_What the exercise asks_:
The entries below are to be written out exactly, with no images included.

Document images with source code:
○ ○ ○

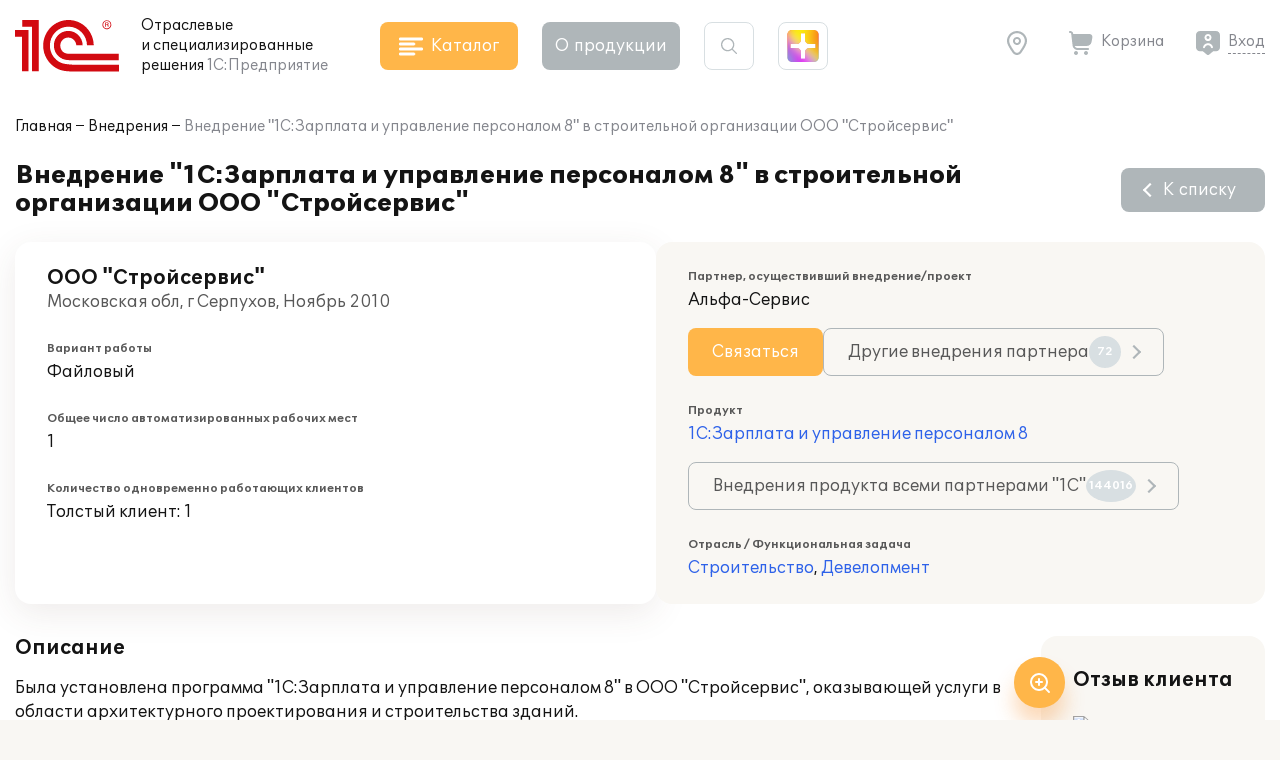

--- FILE ---
content_type: application/javascript
request_url: https://solutions.1c.ru/local/templates/sol23/build/js/chunks/image-gallery.2f29e2ca4569ca41db91.js
body_size: 1730
content:
"use strict";(self.webpackChunksol=self.webpackChunksol||[]).push([[4124],{2830:function(e,t,n){n.r(t),n.d(t,{default:function(){return l}});var r=n(3768);function a(e,t){var n="undefined"!=typeof Symbol&&e[Symbol.iterator]||e["@@iterator"];if(!n){if(Array.isArray(e)||(n=function(e,t){if(e){if("string"==typeof e)return i(e,t);var n=Object.prototype.toString.call(e).slice(8,-1);return"Object"===n&&e.constructor&&(n=e.constructor.name),"Map"===n||"Set"===n?Array.from(e):"Arguments"===n||/^(?:Ui|I)nt(?:8|16|32)(?:Clamped)?Array$/.test(n)?i(e,t):void 0}}(e))||t&&e&&"number"==typeof e.length){n&&(e=n);var r=0,a=function(){};return{s:a,n:function(){return r>=e.length?{done:!0}:{done:!1,value:e[r++]}},e:function(e){throw e},f:a}}throw new TypeError("Invalid attempt to iterate non-iterable instance.\nIn order to be iterable, non-array objects must have a [Symbol.iterator]() method.")}var l,o=!0,s=!1;return{s:function(){n=n.call(e)},n:function(){var e=n.next();return o=e.done,e},e:function(e){s=!0,l=e},f:function(){try{o||null==n.return||n.return()}finally{if(s)throw l}}}}function i(e,t){(null==t||t>e.length)&&(t=e.length);for(var n=0,r=new Array(t);n<t;n++)r[n]=e[n];return r}function l(){var e,t=document.querySelectorAll(".image_gallery"),i=document.querySelectorAll(".image_popup"),l=[],o=a(t);try{for(o.s();!(e=o.n()).done;){var s=e.value;l.push(s)}}catch(e){o.e(e)}finally{o.f()}var c,u=a(i);try{for(u.s();!(c=u.n()).done;){var d=c.value;l.push(d)}}catch(e){u.e(e)}finally{u.f()}var f,v=a(document.querySelectorAll("img.photo_gallery"));try{for(v.s();!(f=v.n()).done;){var g=f.value,p=g.parentNode;if(!p.classList.contains(".image_gallery")){var m=document.createElement("div");m.classList.add("image_gallery","image_gallery__photo"),p.insertBefore(m,g);var h=g;do{var y=h.nextElementSibling;if(h.src){var b,w,A=document.createElement("span");A.setAttribute("data-src",null!==(b=h.dataset.src)&&void 0!==b?b:h.src),h.setAttribute("data-src",null!==(w=h.dataset.src)&&void 0!==w?w:h.src),m.appendChild(A),A.appendChild(h)}h=y}while(h&&h.classList&&h.classList.contains("photo_gallery"));l.push(m)}}}catch(e){v.e(e)}finally{v.f()}for(var L=0,_=0,S=l;_<S.length;_++){var E=S[_];L++;var k,C=a(E.children);try{for(C.s();!(k=C.n()).done;){var I=k.value;if("A"!==I.tagName&&"a"!==I.tagName){var q,T=null!==(q=I.dataset.src)&&void 0!==q?q:I.src;if(T.length){var M=document.createElement("a");M.setAttribute("href",T);var N=I.cloneNode(!0);M.appendChild(N);var j=I.getAttribute("title");j||(j=I.getAttribute("alt")),j&&j.length&&M.setAttribute("title",j),E.insertBefore(M,I),I.remove()}}}}catch(e){C.e(e)}finally{C.f()}var x="image-gallery-"+L;E.setAttribute("id",x);var B=E.querySelectorAll("img");if(1===B.length){var H="";B[0].align.length&&(H=B[0].align,B[0].align=""),B[0].classList.contains("fr")&&(H="right",B[0].classList.remove("fr")),B[0].classList.contains("fl")&&(H="left",B[0].classList.remove("fl")),"right"===H&&E.classList.add("fr"),"left"===H&&E.classList.add("fl");for(var z=0,O=["img_back_tl","img_back_tr","img_back_tt"];z<O.length;z++){var D=O[z];B[0].classList.contains(D)&&(E.classList.add(D),B[0].classList.remove(D))}}}var R=new r.Z({gallery:"div.main > div.container, .modal .modal_inner",children:".image_gallery a, .image_popup a",showHideAnimationType:"fade",pswpModule:function(){return n.e(8298).then(n.bind(n,8298))}});R.on("bindEvents",(function(){R.pswp.on("wheel",(function(e){var t,n=null!==(t=e.originalEvent.wheelDeltaY)&&void 0!==t?t:0;n<0?R.pswp.next():n>0&&R.pswp.prev()}))})),R.on("uiRegister",(function(){R.pswp.ui.registerElement({name:"custom-caption",order:1,isButton:!1,appendTo:"root",html:"",onInit:function(e,t){R.pswp.on("change",(function(){var t=R.pswp.currSlide.data.element,n="";if(t){var r=t.querySelector("img");(n=r.getAttribute("title"))||(n=r.getAttribute("alt"))}e.innerHTML=n||"",e.innerHTML.length>0?e.classList.remove("dn"):e.classList.add("dn")}))}})})),R.init(),void 0!==window.lazyLoadInstance&&window.lazyLoadInstance.update()}}}]);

○ ○ ○

_Written response_:
--- FILE ---
content_type: application/javascript
request_url: https://solutions.1c.ru/local/templates/sol23/build/js/chunks/image-gallery.2f29e2ca4569ca41db91.js
body_size: 1730
content:
"use strict";(self.webpackChunksol=self.webpackChunksol||[]).push([[4124],{2830:function(e,t,n){n.r(t),n.d(t,{default:function(){return l}});var r=n(3768);function a(e,t){var n="undefined"!=typeof Symbol&&e[Symbol.iterator]||e["@@iterator"];if(!n){if(Array.isArray(e)||(n=function(e,t){if(e){if("string"==typeof e)return i(e,t);var n=Object.prototype.toString.call(e).slice(8,-1);return"Object"===n&&e.constructor&&(n=e.constructor.name),"Map"===n||"Set"===n?Array.from(e):"Arguments"===n||/^(?:Ui|I)nt(?:8|16|32)(?:Clamped)?Array$/.test(n)?i(e,t):void 0}}(e))||t&&e&&"number"==typeof e.length){n&&(e=n);var r=0,a=function(){};return{s:a,n:function(){return r>=e.length?{done:!0}:{done:!1,value:e[r++]}},e:function(e){throw e},f:a}}throw new TypeError("Invalid attempt to iterate non-iterable instance.\nIn order to be iterable, non-array objects must have a [Symbol.iterator]() method.")}var l,o=!0,s=!1;return{s:function(){n=n.call(e)},n:function(){var e=n.next();return o=e.done,e},e:function(e){s=!0,l=e},f:function(){try{o||null==n.return||n.return()}finally{if(s)throw l}}}}function i(e,t){(null==t||t>e.length)&&(t=e.length);for(var n=0,r=new Array(t);n<t;n++)r[n]=e[n];return r}function l(){var e,t=document.querySelectorAll(".image_gallery"),i=document.querySelectorAll(".image_popup"),l=[],o=a(t);try{for(o.s();!(e=o.n()).done;){var s=e.value;l.push(s)}}catch(e){o.e(e)}finally{o.f()}var c,u=a(i);try{for(u.s();!(c=u.n()).done;){var d=c.value;l.push(d)}}catch(e){u.e(e)}finally{u.f()}var f,v=a(document.querySelectorAll("img.photo_gallery"));try{for(v.s();!(f=v.n()).done;){var g=f.value,p=g.parentNode;if(!p.classList.contains(".image_gallery")){var m=document.createElement("div");m.classList.add("image_gallery","image_gallery__photo"),p.insertBefore(m,g);var h=g;do{var y=h.nextElementSibling;if(h.src){var b,w,A=document.createElement("span");A.setAttribute("data-src",null!==(b=h.dataset.src)&&void 0!==b?b:h.src),h.setAttribute("data-src",null!==(w=h.dataset.src)&&void 0!==w?w:h.src),m.appendChild(A),A.appendChild(h)}h=y}while(h&&h.classList&&h.classList.contains("photo_gallery"));l.push(m)}}}catch(e){v.e(e)}finally{v.f()}for(var L=0,_=0,S=l;_<S.length;_++){var E=S[_];L++;var k,C=a(E.children);try{for(C.s();!(k=C.n()).done;){var I=k.value;if("A"!==I.tagName&&"a"!==I.tagName){var q,T=null!==(q=I.dataset.src)&&void 0!==q?q:I.src;if(T.length){var M=document.createElement("a");M.setAttribute("href",T);var N=I.cloneNode(!0);M.appendChild(N);var j=I.getAttribute("title");j||(j=I.getAttribute("alt")),j&&j.length&&M.setAttribute("title",j),E.insertBefore(M,I),I.remove()}}}}catch(e){C.e(e)}finally{C.f()}var x="image-gallery-"+L;E.setAttribute("id",x);var B=E.querySelectorAll("img");if(1===B.length){var H="";B[0].align.length&&(H=B[0].align,B[0].align=""),B[0].classList.contains("fr")&&(H="right",B[0].classList.remove("fr")),B[0].classList.contains("fl")&&(H="left",B[0].classList.remove("fl")),"right"===H&&E.classList.add("fr"),"left"===H&&E.classList.add("fl");for(var z=0,O=["img_back_tl","img_back_tr","img_back_tt"];z<O.length;z++){var D=O[z];B[0].classList.contains(D)&&(E.classList.add(D),B[0].classList.remove(D))}}}var R=new r.Z({gallery:"div.main > div.container, .modal .modal_inner",children:".image_gallery a, .image_popup a",showHideAnimationType:"fade",pswpModule:function(){return n.e(8298).then(n.bind(n,8298))}});R.on("bindEvents",(function(){R.pswp.on("wheel",(function(e){var t,n=null!==(t=e.originalEvent.wheelDeltaY)&&void 0!==t?t:0;n<0?R.pswp.next():n>0&&R.pswp.prev()}))})),R.on("uiRegister",(function(){R.pswp.ui.registerElement({name:"custom-caption",order:1,isButton:!1,appendTo:"root",html:"",onInit:function(e,t){R.pswp.on("change",(function(){var t=R.pswp.currSlide.data.element,n="";if(t){var r=t.querySelector("img");(n=r.getAttribute("title"))||(n=r.getAttribute("alt"))}e.innerHTML=n||"",e.innerHTML.length>0?e.classList.remove("dn"):e.classList.add("dn")}))}})})),R.init(),void 0!==window.lazyLoadInstance&&window.lazyLoadInstance.update()}}}]);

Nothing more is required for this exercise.